If the provision of section 2(42A) is analyzed with respect to section 49 which deals with cost with reference to certain mode of acquisition, sub-section (1) says where the capital asset became the property of the assessee,

(i)On any distribution of asset on the total or partial partition of the Hindu Undivided family,
(ii)Under a gift or will,
(iii)(a) by succession, inheritance of devolution, or
(b) on any distribution of asset on the dissolution of a firm, body of individual, or other association of person, where such dissolution has taken place at any time before 1st day of April, 1987 or
(c) On any distribution of asset on the liquidation of the company or
(d) Under transfer to a revocable or an irrevocable trust or
(e) Under any such transfer as is referred to in clause (iv) or clause (v) or clause (vi) or clause (via) or clause (viaa) or clause (vica) or clause (vicb) or clause (xiii) or clause (xiiib) or clause (xiv) of section 47
(iv)Such assessee being a Hindu undivided family, by the mode referred to sub-section 2 of section 64 at any time after the 31st day of December, 1969.

The cost of acquisition of the asset shall be deemed to be the cost for which the previous owner of the property acquired it, as increased by the cost of any improvement of the asset incurred or borne by the previous owner or the assessee, as the case may be.

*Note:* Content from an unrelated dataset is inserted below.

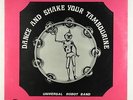 Universal Robot Band - Dance And Shake Your Tambourine LP - Red Greg SEALED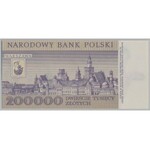 200.000 złotych 1989 - A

It has been further clarified by way of explanation, the expression ‘previous owner of the property’ in relation to any capital asset owned by the assessee means the last previous owner of the capital asset, who acquired it by a mode of acquisition other than that referred to in clause (i) or clause (ii) or clause (iii) or clause (iv) of this sub-section. Thus, capital gain tax is to be computed by taking into consideration the provisions of section 49(1)(iii)(e), i.e. taking the cost of acquisition of the asset in question to be the cost of acquisition in the hands of the previous owner. The flat in question was inherited by the assessee from his grandmother and the assessee obtained the affidavit cum declaration in August 2006 and thereafter the society carried out the transfer in the name of the assessee. In fact, the assessee did not inherit the property directly from her grandmother but from sons and daughters of grandmother. Even as per the provision of the Act, it is the cost of the “previous owner” which has to be reckoned, thus, in view of section 2(45A) of the Act r.w. Explanation-1 and the circumstances mentioned in section 49(1) of the Act, the cost of acquisition of the asset shall be deemed to be the cost for which the previous owner of the property acquired it as increased by the cost of any improvement of the asset incurred or borne by the assessee, as the case may be. The two sons/daughters who in turn gifted the property to the assessee on 08/08/2006, thus, this is the relevant date with respect to the term previous owner. The assessee sold the property on 27/09/2008 before the period of 36 months, thus, the capital gain arising there from cannot be said to be long term capital gains and is certainly a short term capital gain as the sale was effected almost within a period of 2 years. In this case, the “previous owners” are sons and daughters of Smt. Kantaben Shah (grandmother) and from whom the property came to the assessee. The property directly did not come to the possession of the assessee from the grandmother, therefore, the stand of the ld. Commissioner of Income Tax (Appeals) is affirmed.

Finally, the appeal of the assessee is dismissed.